Em 1948, a Suprema Corte do Arizona derrubou uma cláusula de sua constituição estadual que impedia os indianos de votar. Outros estados eventualmente seguiram o exemplo. Mesmo com o direito legal de votar em todos os estados, os nativos americanos sofreram dos mesmos mecanismos e estratégias, como poll tax, testes de alfabetização, fraude e intimidação, que impediram os afro-americanos de exercer esse direito. Em 1965, com a aprovação da Lei de Direitos de Voto e legislação subsequente em 1970, 1975 e 1982, muitas outras proteções de voto foram reafirmadas e fortalecidas.


Congresso e a Lei de Direitos de Voto de 1965

Apesar da ratificação da Décima Quinta Emenda em 1870, os afro-americanos do Sul enfrentaram enormes obstáculos para votar. Como resultado, muito poucos afro-americanos eram eleitores registrados e tinham muito pouco ou nenhum poder político, tanto local quanto nacionalmente. As tentativas da Reconstruction Era de fazer cumprir a 15ª Emenda foram derrubadas pela Suprema Corte em 1883, uma ação que encerrou os esforços do governo federal para proteger os direitos civis por décadas.

Na década de 1950, o movimento pelos direitos civis galvanizou a nação. O Congresso aprovou Atos de Direitos Civis em 1957, 1960 e 1964, mas nenhuma dessas leis era forte o suficiente para impedir a discriminação de votos por parte de autoridades locais. Em 7 de março de 1965, manifestantes pacíficos pelos direitos de voto em Selma, Alabama, foram violentamente atacados pela polícia estadual do Alabama. Câmeras de notícias filmaram a violência no que ficou conhecido como “Domingo Sangrento”. Muitos americanos e membros do Congresso começaram a se perguntar se as leis de direitos civis existentes algum dia seriam devidamente aplicadas pelas autoridades locais. A questão perante o Congresso era se o governo federal deveria garantir o direito de voto assumindo o poder de registrar eleitores. Como as qualificações para votação eram tradicionalmente definidas por funcionários estaduais e locais, a proteção dos direitos de voto federal representou uma mudança significativa no equilíbrio constitucional de poder entre os estados e o governo federal.
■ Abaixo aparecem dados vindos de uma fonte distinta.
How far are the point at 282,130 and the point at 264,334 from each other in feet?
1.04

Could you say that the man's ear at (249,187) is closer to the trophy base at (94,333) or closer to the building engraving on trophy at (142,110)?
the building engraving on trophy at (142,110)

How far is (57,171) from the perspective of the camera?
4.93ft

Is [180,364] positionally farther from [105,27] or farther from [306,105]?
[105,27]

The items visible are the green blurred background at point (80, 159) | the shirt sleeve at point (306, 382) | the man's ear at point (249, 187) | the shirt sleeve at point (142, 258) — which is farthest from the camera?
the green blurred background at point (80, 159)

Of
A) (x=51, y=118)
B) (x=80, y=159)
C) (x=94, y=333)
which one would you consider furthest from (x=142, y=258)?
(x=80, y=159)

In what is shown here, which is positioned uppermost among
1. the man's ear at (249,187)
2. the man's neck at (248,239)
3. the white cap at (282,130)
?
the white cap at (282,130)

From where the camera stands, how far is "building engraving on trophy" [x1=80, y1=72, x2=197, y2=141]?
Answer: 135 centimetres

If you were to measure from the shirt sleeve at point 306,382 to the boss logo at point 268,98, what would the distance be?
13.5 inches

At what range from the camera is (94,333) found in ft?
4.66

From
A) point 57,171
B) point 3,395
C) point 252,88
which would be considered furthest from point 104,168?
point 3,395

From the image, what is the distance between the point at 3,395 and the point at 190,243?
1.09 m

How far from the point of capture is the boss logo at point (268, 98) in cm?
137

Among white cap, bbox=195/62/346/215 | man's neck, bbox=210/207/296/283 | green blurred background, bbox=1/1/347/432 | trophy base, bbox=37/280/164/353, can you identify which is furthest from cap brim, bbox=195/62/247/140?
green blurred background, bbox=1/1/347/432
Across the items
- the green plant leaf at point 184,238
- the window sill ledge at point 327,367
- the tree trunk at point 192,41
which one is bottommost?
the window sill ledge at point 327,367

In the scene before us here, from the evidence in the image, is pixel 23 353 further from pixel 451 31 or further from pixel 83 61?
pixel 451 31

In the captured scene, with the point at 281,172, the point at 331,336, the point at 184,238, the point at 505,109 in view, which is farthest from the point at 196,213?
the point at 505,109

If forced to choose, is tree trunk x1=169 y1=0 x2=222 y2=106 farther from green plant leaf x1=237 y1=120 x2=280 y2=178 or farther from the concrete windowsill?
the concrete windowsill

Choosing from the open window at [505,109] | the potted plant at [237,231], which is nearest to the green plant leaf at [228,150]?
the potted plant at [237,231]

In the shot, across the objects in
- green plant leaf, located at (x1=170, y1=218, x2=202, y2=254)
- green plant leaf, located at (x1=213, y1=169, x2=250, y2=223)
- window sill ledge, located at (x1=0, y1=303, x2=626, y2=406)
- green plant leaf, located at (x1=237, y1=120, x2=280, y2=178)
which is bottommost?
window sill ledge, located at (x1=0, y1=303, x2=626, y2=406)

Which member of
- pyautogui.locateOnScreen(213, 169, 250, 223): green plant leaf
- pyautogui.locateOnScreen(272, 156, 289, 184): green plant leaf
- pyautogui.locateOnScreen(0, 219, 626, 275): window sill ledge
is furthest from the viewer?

O Congresso aprovou a Lei de Direitos de Voto de 1965, que visa aumentar o número de pessoas registradas para votar em áreas onde havia um registro de discriminação anterior. A legislação proibiu os testes de alfabetização e previu a nomeação de examinadores federais (com o poder de registrar cidadãos qualificados para votar) em certas jurisdições com histórico de discriminação eleitoral. Além disso, essas jurisdições não podiam alterar as práticas ou procedimentos de votação sem "autorização prévia" do Procurador-Geral dos Estados Unidos ou do Tribunal Distrital de Washington, DC. Este ato transferiu o poder de registrar eleitores de funcionários estaduais e locais para o governo federal.

Como a Lei de Direitos de Voto de 1965 foi a mudança estatutária mais significativa na relação entre os governos federal e estadual na área de votação desde a era da Reconstrução, ela foi imediatamente contestada nos tribunais. Entre 1965 e 1969, a Suprema Corte emitiu várias decisões importantes defendendo a constitucionalidade da lei [Ver Carolina do Sul v. Katzenbach, 383 US 301, 327-28 (1966) e Allen v. Conselho Estadual de Eleições, 393 US 544 (1969 )].

Consulte os documentos abaixo para obter mais informações sobre a criação da Lei de Direitos de Voto de 1965.


Empilhando o baralho: como o GOP trabalha para suprimir a votação da minoria

Quando Wisconsin tentou realizar uma eleição presidencial durante a pandemia, os funcionários de Milwaukee abriram apenas cinco locais de votação para toda a cidade. Um estudo disse que o difícil acesso e as longas filas reduziram a participação em mais de 8% - e mais de 10% para os eleitores negros. (Foto AP de Morry Gash)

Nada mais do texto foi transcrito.